» SOURCE PASSAGE:
▼▼▼

Dominion 6.16 was a professional wrestling pay-per-view (PPV) event promoted by New Japan Pro-Wrestling (NJPW). The event took place on June 16, 2012, in Osaka, Osaka, at the newly renamed Bodymaker Colosseum. The event featured ten matches, four of which were contested for championships. It was the fourth event under the Dominion name.

Storylines
Dominion 6.16 featured ten professional wrestling matches that involved different wrestlers from pre-existing scripted feuds and storylines. Wrestlers portrayed villains, heroes, or less distinguishable characters in the scripted events that built tension and culminated in a wrestling match or series of matches.

▲▲▲

» EXERCISE OBJECTIVE: Copy out the Dominion 6.16 passage in full, word for word.

» GIVEN INFORMATION:
▼▼▼

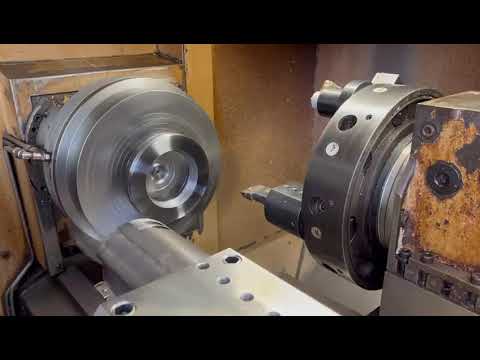 Tornio CMT URSUS CT600 300x1000: 7 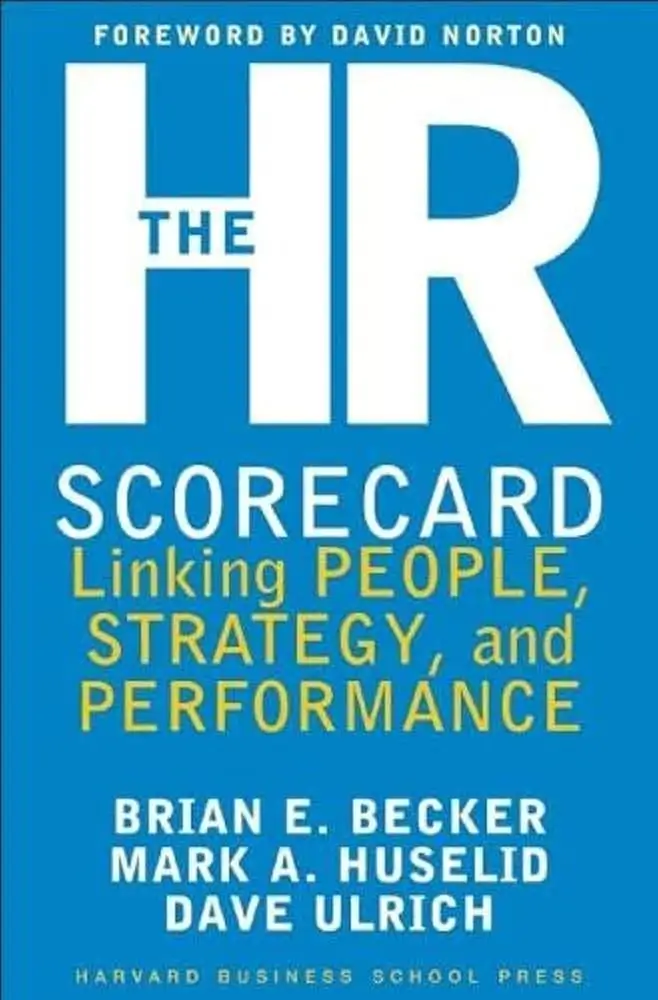 The HR Scorecard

▲▲▲

» TASK RESPONSE:
Dominion 6.16 was a professional wrestling pay-per-view (PPV) event promoted by New Japan Pro-Wrestling (NJPW). The event took place on June 16, 2012, in Osaka, Osaka, at the newly renamed Bodymaker Colosseum. The event featured ten matches, four of which were contested for championships. It was the fourth event under the Dominion name.

Storylines
Dominion 6.16 featured ten professional wrestling matches that involved different wrestlers from pre-existing scripted feuds and storylines. Wrestlers portrayed villains, heroes, or less distinguishable characters in the scripted events that built tension and culminated in a wrestling match or series of matches.